The non-zero vector x is called the eigenvector corresponding to the eigenvalue of a.
In mathematics, a matrix is a set of complex or real numbers arranged in a rectangular array, which originally came from the square matrix formed by the coefficients and constants of the system of equations. This concept was first proposed by the 19th-century British mathematician Kelly.
Matrices are a common tool in advanced algebra and are also commonly found in applied mathematics disciplines such as statistical analysis. In physics, matrices are used in circuits, mechanics, optics, and quantum physics.
have applications in ; Computer science.
, 3D animation.
Crafting also requires the use of matrices. The operation of the matrix is numerical analysis.

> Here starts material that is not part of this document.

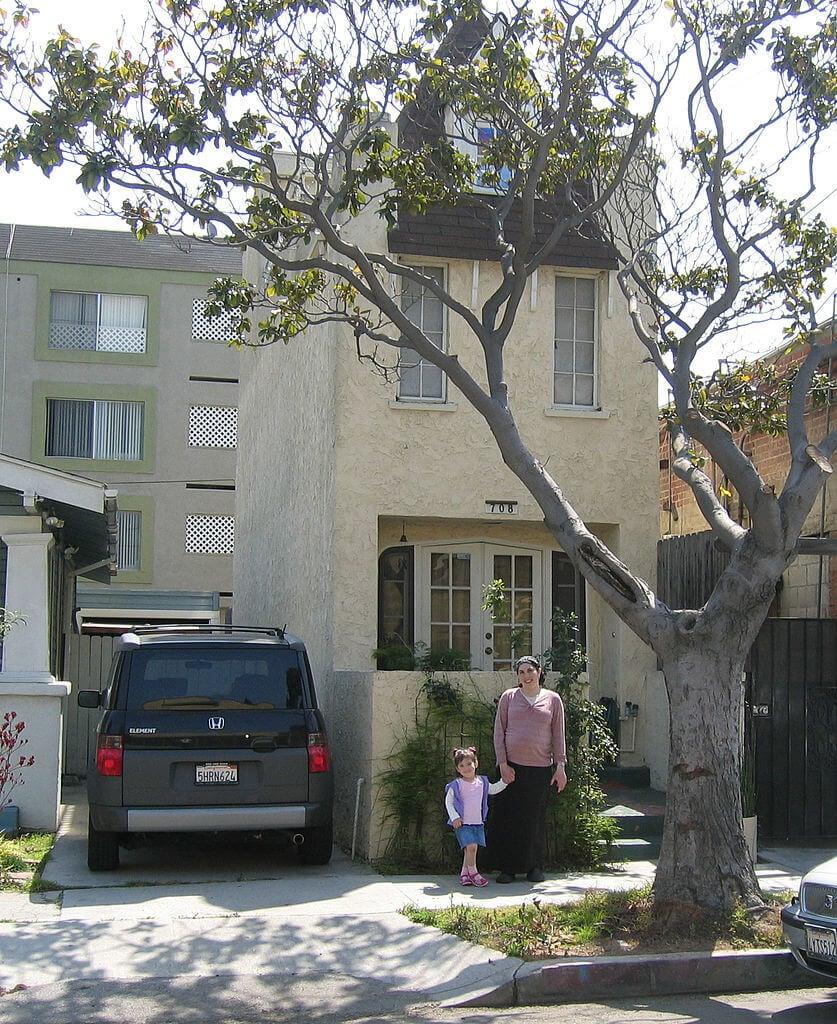 Skinny House, Long Beach
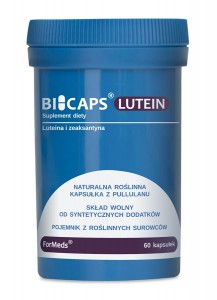 BICAPS® LUTEIN - Luteina - ForMeds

important questions in the field. Decomposing matrices into combinations of simple matrices can simplify the operation of matrices in theory and practical applications. For some matrices with wide applications and special forms, such as sparse matrices and quasi-diagonal matrices, there are specific fast operation algorithms.
Property 1: All eigenroots of the n-order phalanx a=(aij) are 1, 2,...,n (including heavy roots, then:
Property 2: If is a eigenroot of the invertible matrix a, and x is the corresponding eigenvector, then 1 is a eigenroot of the inverse of a, and x is still the corresponding eigenvector.
Property 3: If is a eigenroot of the matrix a, and x is the corresponding eigenvector, then m to the power is a eigenroot of a, and x is still the corresponding eigenvector.
Nature 4: Set 1, 2 ,..., m is the eigenvalue of the different beams of the square matrix a. xj is a feature vector belonging to i ( i=1,2,..., m), then x1, x2 ,..., xm is linearly independent, i.e., eigenvectors that are not the same eigenvalues are linearly independent.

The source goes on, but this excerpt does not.